Okuma metni
Adalet Bakanlığı Avrupa Birliği Genel Müdürlüğü tarafından Feriye Lokantası'nda düzenlenen ''Kamu Denetçiliği (Ombudsmanlık) Çalıştayı''nın açılışında konuşan Ergin, birey odaklı yönetim anlayışının ön planda olduğu çağdaş demokrasilerde ombudsmanlık sisteminin vazgeçilmez olduğunu vurgulayarak, ''1990'lı yılların sonundan beri Kamu Denetçiliği Kurumunun kuruluşu yönündeki çalışmalar, 2006 yılında TBMM'de kabul edilen 5548 sayılı kanun ile hayata geçirilmeye çalışılmış, ancak Anayasa Mahkemesinin söz konusu yasayı iptal etmesi nedeniyle netice alınamamıştır. 2011 yılında gerçekleşen değişikliklerle Kamu Denetçiliği Kurumu anayasamıza girmiştir'' ifadelerini kullandı.

Görevler
• 1. Okuma metnine göre aşağıdaki soruları yanıtlayın:
(a) Kamu Denetçiliği (Ombudsmanlık) Çalıştayı nerede düzenlendi?
(b) 2006 yılında TBMM'de kabul edilen kanunun sayısı nedir?
(c) Kamu Denetçiliği Kurumu hangi yılda anayasaya girdi?
• 2. Okuma metninde "Adalet Bakanlığı Avrupa" sözlerinden "girmiştir'' ifadelerini kullandı." sözlerine kadar olan bölümü olduğu gibi kopyalayın.

Kayıtlar
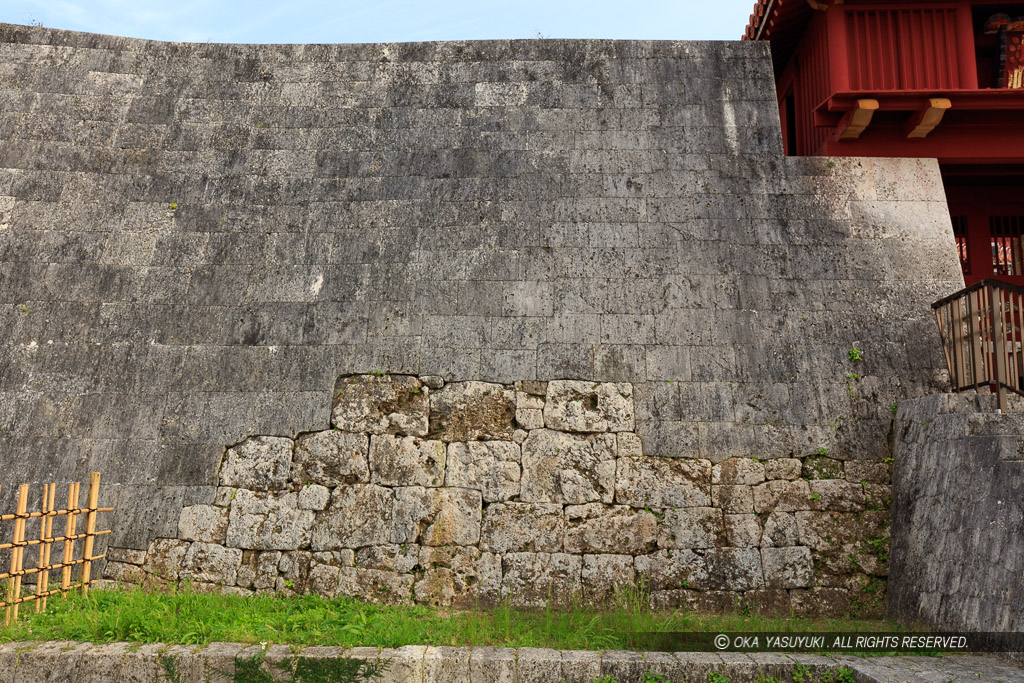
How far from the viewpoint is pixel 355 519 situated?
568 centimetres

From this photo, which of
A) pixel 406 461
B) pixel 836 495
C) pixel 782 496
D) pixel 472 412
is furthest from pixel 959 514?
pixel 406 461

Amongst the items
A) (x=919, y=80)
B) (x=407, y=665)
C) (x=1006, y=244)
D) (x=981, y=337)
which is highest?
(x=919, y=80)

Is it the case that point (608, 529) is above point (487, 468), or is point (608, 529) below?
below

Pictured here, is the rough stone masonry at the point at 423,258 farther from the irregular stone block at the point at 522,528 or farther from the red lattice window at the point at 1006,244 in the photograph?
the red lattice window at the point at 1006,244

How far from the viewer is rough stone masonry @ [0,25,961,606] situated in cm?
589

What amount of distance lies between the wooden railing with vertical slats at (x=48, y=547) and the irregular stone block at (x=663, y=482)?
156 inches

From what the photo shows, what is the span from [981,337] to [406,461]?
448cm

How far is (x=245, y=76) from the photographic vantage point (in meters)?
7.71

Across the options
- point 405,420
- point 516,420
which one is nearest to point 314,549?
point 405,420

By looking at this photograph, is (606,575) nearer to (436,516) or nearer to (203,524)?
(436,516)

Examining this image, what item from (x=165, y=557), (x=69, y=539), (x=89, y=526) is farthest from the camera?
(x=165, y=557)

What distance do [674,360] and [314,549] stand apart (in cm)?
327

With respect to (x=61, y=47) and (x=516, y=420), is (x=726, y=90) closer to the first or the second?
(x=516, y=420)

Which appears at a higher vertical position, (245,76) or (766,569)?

---

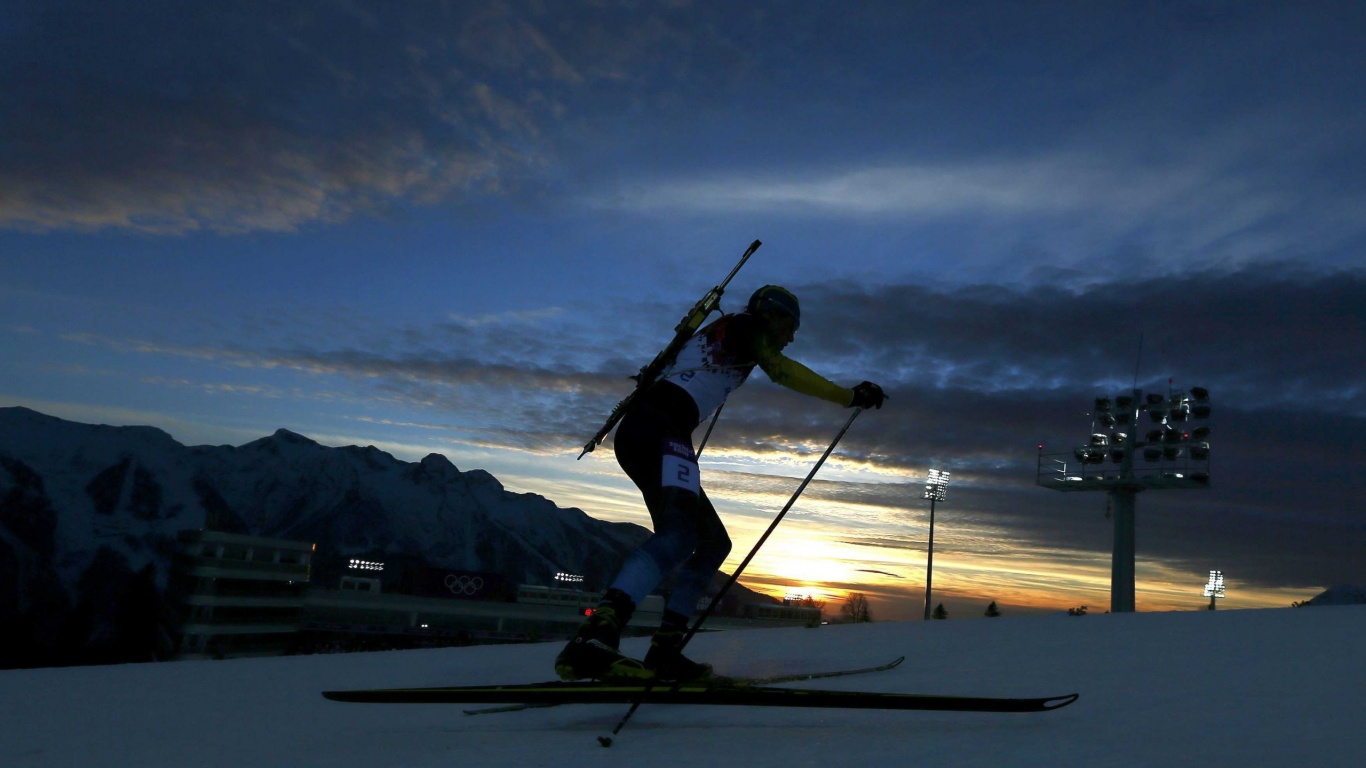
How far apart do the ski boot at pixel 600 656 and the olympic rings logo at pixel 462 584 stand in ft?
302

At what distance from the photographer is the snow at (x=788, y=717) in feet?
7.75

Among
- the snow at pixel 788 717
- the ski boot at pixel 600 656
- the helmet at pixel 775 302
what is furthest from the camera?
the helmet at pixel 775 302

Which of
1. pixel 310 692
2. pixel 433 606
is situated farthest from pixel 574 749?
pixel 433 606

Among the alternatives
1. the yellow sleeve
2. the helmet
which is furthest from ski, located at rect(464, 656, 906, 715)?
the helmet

--

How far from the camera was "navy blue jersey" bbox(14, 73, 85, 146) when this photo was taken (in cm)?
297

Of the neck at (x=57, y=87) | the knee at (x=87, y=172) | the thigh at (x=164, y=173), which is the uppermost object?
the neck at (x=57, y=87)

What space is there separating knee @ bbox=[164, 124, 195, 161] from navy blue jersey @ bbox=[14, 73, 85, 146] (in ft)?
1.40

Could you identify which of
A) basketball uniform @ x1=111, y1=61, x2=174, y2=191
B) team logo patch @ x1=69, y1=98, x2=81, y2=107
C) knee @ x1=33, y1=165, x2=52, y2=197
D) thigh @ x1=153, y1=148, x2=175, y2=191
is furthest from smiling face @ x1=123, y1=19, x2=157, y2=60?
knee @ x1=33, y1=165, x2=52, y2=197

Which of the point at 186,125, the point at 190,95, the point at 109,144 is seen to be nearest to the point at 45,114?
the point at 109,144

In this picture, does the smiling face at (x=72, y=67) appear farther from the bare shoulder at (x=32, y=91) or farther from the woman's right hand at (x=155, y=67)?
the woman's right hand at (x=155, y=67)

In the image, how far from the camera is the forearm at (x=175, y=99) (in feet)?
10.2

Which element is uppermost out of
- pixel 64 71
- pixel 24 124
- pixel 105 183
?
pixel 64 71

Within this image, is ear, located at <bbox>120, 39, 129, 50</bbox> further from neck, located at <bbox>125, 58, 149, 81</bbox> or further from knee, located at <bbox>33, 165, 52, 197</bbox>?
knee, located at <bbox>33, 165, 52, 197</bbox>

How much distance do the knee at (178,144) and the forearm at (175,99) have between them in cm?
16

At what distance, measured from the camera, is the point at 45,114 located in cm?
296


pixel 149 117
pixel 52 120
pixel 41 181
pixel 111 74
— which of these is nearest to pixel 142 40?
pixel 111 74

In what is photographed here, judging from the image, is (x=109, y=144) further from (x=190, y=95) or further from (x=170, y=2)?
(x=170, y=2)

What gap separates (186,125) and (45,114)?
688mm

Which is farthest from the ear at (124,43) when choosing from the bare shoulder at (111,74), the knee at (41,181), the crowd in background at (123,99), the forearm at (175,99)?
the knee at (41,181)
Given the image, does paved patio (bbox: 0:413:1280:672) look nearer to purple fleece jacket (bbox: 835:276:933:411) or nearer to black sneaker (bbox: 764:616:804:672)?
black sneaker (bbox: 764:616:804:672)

Yanıt listesi
• 1.
(a) Feriye Lokantası'nda
(b) 5548
(c) 2011

• 2.
Adalet Bakanlığı Avrupa Birliği Genel Müdürlüğü tarafından Feriye Lokantası'nda düzenlenen ''Kamu Denetçiliği (Ombudsmanlık) Çalıştayı''nın açılışında konuşan Ergin, birey odaklı yönetim anlayışının ön planda olduğu çağdaş demokrasilerde ombudsmanlık sisteminin vazgeçilmez olduğunu vurgulayarak, ''1990'lı yılların sonundan beri Kamu Denetçiliği Kurumunun kuruluşu yönündeki çalışmalar, 2006 yılında TBMM'de kabul edilen 5548 sayılı kanun ile hayata geçirilmeye çalışılmış, ancak Anayasa Mahkemesinin söz konusu yasayı iptal etmesi nedeniyle netice alınamamıştır. 2011 yılında gerçekleşen değişikliklerle Kamu Denetçiliği Kurumu anayasamıza girmiştir'' ifadelerini kullandı.